Purpose of the Study:

  • To investigate the impact of hidden confounding factors on machine learning model performance in cardiovascular readmission prediction.
  • To evaluate the effectiveness of propensity score adjustment in mitigating confounding risks.
  • To identify potential confounding factors in predicting patient readmissions.

Main Methods:

  • Utilized real-life electronic health record data from the DREAM dataset.
  • Applied five machine learning models: k-nearest neighbors (KNN), random forest (RF), decision tree (DT), Catboost, and Xgboost.
  • Assessed model performance using Area Under the ROC Curve (AUC) and F1 score, comparing results before and after propensity score adjustment.

Main Results:

  • Propensity score adjustment revealed significant performance fluctuations, particularly for patients aged 20-40.
  • High-risk pregnant females were identified as a potential confounding factor, with a significantly higher pregnancy rate in the non-readmitted group (χ² = 10.2, p < 0.001).
  • Pregnancy status required data from an external system, posing integration challenges.

Conclusions:

  • Traditional machine learning pipelines without careful consideration of confounding risks may yield suboptimal clinical classifiers.
  • Incorporating propensity score matching is a viable strategy to randomize and account for invisible confounding factors.
  • Addressing hidden confounders like pregnancy status is crucial for developing robust and reliable AI tools in healthcare.

Saved entries
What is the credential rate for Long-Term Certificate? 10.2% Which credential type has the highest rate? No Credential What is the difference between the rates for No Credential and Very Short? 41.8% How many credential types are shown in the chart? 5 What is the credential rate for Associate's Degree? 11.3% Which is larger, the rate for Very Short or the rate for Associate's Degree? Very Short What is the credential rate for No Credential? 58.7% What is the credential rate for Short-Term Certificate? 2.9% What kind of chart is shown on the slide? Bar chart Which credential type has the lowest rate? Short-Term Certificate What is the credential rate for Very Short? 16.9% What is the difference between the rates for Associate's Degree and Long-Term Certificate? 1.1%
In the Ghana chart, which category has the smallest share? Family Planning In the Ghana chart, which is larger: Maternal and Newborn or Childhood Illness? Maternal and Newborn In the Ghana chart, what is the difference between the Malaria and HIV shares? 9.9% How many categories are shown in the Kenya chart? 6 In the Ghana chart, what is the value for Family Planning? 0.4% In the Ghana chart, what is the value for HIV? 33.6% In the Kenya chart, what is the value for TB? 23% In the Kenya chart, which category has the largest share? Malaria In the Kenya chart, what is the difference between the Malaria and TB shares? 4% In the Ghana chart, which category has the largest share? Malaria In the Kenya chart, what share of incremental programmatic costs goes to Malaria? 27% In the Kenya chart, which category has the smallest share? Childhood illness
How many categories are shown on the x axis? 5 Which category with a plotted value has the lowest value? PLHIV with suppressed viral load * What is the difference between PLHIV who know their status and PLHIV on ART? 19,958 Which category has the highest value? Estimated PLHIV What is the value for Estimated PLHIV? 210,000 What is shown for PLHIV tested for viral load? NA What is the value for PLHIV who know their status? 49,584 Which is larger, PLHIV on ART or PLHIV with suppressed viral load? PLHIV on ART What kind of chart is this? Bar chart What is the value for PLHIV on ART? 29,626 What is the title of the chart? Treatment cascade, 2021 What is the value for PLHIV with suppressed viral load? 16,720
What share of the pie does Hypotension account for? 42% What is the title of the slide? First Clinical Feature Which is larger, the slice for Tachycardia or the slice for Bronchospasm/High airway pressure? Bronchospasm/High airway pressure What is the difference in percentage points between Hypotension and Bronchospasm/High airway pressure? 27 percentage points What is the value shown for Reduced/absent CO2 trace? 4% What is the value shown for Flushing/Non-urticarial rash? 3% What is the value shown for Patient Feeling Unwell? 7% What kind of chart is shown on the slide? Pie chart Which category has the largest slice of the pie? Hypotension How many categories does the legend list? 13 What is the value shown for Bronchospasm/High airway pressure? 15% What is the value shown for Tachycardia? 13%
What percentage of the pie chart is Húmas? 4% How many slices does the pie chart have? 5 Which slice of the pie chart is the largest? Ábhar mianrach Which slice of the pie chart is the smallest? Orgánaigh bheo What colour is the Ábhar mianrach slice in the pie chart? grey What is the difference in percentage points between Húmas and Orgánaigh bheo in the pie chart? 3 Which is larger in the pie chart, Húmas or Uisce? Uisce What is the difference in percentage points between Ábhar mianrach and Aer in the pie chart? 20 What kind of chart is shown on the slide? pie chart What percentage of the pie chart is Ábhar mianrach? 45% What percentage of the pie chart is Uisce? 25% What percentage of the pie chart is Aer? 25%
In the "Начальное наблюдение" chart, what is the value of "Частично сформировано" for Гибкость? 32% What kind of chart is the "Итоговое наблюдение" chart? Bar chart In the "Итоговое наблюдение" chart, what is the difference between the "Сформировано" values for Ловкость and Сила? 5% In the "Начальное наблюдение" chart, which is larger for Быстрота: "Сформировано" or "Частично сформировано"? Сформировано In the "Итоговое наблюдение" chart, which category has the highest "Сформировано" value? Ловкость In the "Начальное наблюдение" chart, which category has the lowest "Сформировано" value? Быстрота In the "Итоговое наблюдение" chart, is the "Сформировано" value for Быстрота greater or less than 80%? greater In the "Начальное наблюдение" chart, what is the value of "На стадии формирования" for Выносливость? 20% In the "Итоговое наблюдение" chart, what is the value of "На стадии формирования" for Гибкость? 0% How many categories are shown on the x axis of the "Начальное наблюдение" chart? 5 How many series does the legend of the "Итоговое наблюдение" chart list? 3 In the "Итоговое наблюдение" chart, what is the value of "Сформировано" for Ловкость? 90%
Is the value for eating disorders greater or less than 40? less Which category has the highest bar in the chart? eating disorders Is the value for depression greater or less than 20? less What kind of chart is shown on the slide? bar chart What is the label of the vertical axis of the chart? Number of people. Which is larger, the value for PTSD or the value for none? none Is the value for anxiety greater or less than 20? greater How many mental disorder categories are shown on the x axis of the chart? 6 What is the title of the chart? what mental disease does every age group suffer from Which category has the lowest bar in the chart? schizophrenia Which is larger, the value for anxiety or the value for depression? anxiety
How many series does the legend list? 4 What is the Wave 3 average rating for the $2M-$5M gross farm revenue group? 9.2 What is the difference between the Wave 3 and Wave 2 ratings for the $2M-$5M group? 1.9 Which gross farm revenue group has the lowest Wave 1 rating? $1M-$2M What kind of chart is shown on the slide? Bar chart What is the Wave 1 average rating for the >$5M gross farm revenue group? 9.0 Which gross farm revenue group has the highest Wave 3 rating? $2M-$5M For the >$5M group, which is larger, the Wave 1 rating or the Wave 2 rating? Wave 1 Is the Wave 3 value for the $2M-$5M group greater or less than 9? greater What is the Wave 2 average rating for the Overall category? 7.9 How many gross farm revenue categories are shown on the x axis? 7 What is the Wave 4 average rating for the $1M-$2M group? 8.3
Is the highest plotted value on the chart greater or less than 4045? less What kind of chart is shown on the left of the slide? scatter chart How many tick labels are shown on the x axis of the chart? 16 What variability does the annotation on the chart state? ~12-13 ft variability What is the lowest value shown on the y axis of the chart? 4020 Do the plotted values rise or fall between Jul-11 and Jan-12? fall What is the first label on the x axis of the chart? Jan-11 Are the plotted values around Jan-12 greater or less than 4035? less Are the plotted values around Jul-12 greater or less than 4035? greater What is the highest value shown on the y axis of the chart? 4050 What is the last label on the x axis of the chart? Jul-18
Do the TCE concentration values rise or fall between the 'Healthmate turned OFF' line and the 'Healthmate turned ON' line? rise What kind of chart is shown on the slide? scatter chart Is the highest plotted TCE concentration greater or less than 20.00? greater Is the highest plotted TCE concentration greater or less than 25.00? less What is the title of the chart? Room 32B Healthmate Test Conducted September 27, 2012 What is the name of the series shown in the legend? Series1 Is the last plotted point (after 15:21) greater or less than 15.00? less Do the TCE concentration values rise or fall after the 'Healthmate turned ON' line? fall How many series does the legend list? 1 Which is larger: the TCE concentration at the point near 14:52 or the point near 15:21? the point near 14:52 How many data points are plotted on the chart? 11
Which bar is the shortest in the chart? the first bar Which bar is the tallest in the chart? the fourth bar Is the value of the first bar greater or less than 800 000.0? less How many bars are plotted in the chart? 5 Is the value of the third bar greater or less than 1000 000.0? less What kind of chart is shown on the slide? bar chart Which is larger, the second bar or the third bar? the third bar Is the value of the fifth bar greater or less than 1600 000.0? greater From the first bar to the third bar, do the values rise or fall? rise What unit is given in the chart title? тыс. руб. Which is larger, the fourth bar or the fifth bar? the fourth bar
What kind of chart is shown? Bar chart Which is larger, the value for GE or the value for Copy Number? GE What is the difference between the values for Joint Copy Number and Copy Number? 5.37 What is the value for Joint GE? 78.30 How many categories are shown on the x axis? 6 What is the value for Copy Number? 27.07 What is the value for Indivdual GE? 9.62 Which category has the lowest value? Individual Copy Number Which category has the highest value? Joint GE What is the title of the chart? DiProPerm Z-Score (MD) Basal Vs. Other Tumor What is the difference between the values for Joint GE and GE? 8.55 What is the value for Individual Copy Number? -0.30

### Work to complete
- 1) According to the study summary, which dataset supplied the real-life electronic health record data?
- 2) List every machine learning model that the study summary says was applied.
- 3) Reproduce the stretch of the study summary from "Purpose of the" through "predicting patient readmissions.".

### Answers to each task
- 1) The DREAM dataset.

- 2) k-nearest neighbors (KNN), random forest (RF), decision tree (DT), Catboost, and Xgboost.

- 3)
Purpose of the Study:

  • To investigate the impact of hidden confounding factors on machine learning model performance in cardiovascular readmission prediction.
  • To evaluate the effectiveness of propensity score adjustment in mitigating confounding risks.
  • To identify potential confounding factors in predicting patient readmissions.